▸ TASK STATEMENT:
Copy out exactly the stretch of the listing below that begins at the line containing "United States, site archbold_FL-16." and ends at the line containing "scientific name: Mazama gouazoubira", and copy nothing outside it.

▸ TASK INPUTS:
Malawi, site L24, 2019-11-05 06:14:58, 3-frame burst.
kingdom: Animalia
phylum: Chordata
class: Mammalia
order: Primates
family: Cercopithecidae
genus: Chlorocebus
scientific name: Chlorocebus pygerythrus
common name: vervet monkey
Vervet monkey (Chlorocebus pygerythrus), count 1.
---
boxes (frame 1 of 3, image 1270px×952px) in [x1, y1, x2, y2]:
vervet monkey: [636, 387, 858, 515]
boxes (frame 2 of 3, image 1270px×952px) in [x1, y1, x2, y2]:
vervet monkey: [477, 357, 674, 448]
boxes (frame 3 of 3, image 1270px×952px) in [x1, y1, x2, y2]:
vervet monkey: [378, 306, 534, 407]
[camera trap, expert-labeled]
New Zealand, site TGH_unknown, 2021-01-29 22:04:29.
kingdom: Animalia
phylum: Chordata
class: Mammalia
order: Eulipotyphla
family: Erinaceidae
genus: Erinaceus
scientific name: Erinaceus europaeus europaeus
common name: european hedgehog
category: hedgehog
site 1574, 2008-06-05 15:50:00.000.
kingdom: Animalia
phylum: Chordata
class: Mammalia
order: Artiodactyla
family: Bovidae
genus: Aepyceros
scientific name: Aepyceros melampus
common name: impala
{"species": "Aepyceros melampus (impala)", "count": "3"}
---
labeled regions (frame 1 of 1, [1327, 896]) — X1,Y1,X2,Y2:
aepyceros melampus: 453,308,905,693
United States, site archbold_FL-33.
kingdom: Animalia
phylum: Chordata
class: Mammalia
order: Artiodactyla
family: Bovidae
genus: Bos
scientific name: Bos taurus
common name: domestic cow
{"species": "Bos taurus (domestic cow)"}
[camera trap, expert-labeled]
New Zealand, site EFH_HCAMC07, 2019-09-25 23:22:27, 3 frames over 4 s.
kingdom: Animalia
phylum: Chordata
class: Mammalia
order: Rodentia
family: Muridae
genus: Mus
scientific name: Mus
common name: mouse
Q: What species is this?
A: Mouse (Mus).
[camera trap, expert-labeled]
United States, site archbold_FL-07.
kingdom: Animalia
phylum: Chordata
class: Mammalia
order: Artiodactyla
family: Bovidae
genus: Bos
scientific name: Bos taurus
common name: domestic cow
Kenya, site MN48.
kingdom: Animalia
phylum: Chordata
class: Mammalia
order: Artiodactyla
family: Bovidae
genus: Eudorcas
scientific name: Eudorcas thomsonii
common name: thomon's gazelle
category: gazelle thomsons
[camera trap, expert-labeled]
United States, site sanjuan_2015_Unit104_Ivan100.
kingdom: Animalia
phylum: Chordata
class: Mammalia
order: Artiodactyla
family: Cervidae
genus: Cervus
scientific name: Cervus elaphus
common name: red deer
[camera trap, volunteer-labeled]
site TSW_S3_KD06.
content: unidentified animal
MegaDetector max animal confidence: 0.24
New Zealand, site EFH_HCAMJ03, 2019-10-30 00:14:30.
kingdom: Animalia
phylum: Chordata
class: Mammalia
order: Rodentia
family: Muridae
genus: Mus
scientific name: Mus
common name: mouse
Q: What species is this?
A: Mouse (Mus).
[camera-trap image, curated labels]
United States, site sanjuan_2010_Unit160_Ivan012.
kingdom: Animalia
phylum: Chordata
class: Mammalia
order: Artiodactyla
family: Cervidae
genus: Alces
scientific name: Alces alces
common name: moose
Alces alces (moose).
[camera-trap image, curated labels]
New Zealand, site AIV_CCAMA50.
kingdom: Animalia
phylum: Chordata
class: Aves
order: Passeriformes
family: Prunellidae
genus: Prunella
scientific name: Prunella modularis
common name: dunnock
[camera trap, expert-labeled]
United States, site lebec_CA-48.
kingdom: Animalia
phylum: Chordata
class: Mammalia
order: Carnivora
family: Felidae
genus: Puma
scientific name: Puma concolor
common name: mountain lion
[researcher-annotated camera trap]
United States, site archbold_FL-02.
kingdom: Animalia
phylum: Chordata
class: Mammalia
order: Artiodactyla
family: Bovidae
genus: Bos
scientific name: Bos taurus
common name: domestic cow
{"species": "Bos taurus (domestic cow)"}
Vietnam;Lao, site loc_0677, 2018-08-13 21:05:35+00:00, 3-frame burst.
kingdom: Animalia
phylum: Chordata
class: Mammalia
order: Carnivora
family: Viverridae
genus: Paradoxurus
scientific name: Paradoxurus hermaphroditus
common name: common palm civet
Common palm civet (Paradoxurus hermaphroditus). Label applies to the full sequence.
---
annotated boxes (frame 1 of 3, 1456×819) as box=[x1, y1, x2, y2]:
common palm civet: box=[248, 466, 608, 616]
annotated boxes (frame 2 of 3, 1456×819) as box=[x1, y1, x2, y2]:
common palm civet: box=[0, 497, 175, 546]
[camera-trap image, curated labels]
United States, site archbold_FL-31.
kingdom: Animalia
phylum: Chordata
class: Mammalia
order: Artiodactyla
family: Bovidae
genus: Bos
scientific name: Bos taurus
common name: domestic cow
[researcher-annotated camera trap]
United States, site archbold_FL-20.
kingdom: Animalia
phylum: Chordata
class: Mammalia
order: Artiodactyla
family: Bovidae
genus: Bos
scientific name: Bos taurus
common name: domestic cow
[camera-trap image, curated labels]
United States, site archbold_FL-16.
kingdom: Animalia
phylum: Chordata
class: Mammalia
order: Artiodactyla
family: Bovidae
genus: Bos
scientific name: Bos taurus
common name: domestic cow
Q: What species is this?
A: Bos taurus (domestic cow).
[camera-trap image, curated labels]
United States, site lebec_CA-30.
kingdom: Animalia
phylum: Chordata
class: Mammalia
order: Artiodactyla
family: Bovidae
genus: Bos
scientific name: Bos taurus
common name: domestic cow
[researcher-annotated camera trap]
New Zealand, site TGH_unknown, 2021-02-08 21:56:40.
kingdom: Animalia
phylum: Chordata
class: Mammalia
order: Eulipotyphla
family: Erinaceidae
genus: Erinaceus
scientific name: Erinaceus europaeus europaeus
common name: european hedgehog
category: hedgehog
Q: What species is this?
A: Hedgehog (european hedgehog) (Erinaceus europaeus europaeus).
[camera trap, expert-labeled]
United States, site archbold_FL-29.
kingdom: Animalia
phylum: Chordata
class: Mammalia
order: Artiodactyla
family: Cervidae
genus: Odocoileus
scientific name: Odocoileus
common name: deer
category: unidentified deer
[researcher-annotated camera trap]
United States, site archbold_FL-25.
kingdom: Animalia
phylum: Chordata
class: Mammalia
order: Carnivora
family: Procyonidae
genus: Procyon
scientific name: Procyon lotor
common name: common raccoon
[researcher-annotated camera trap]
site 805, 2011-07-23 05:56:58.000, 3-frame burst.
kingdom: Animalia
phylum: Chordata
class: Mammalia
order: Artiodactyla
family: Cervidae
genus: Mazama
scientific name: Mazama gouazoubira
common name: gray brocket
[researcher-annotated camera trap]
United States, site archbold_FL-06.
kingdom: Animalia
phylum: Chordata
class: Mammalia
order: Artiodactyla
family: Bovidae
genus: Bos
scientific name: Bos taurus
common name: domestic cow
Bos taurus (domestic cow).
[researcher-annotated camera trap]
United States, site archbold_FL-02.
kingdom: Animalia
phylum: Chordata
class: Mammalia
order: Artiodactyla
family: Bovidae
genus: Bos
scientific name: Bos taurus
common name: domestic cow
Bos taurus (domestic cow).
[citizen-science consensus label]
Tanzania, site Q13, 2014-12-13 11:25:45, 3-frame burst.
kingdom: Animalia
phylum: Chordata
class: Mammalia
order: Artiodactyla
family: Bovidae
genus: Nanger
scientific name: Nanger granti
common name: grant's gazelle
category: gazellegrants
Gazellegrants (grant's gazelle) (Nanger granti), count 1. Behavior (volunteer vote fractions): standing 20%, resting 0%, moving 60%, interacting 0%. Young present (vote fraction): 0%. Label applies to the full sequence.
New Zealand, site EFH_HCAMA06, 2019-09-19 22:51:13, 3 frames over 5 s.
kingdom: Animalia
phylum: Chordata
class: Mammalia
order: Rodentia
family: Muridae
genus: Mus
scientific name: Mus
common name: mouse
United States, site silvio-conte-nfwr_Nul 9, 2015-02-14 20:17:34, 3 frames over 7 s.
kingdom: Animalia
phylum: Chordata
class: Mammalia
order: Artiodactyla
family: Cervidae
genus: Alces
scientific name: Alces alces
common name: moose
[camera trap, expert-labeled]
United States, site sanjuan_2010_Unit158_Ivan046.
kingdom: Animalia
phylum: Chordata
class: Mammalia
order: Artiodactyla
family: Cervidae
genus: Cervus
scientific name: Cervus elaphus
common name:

▸ OUTPUT OF THE TASK:
United States, site archbold_FL-16.
kingdom: Animalia
phylum: Chordata
class: Mammalia
order: Artiodactyla
family: Bovidae
genus: Bos
scientific name: Bos taurus
common name: domestic cow
Q: What species is this?
A: Bos taurus (domestic cow).
[camera-trap image, curated labels]
United States, site lebec_CA-30.
kingdom: Animalia
phylum: Chordata
class: Mammalia
order: Artiodactyla
family: Bovidae
genus: Bos
scientific name: Bos taurus
common name: domestic cow
[researcher-annotated camera trap]
New Zealand, site TGH_unknown, 2021-02-08 21:56:40.
kingdom: Animalia
phylum: Chordata
class: Mammalia
order: Eulipotyphla
family: Erinaceidae
genus: Erinaceus
scientific name: Erinaceus europaeus europaeus
common name: european hedgehog
category: hedgehog
Q: What species is this?
A: Hedgehog (european hedgehog) (Erinaceus europaeus europaeus).
[camera trap, expert-labeled]
United States, site archbold_FL-29.
kingdom: Animalia
phylum: Chordata
class: Mammalia
order: Artiodactyla
family: Cervidae
genus: Odocoileus
scientific name: Odocoileus
common name: deer
category: unidentified deer
[researcher-annotated camera trap]
United States, site archbold_FL-25.
kingdom: Animalia
phylum: Chordata
class: Mammalia
order: Carnivora
family: Procyonidae
genus: Procyon
scientific name: Procyon lotor
common name: common raccoon
[researcher-annotated camera trap]
site 805, 2011-07-23 05:56:58.000, 3-frame burst.
kingdom: Animalia
phylum: Chordata
class: Mammalia
order: Artiodactyla
family: Cervidae
genus: Mazama
scientific name: Mazama gouazoubira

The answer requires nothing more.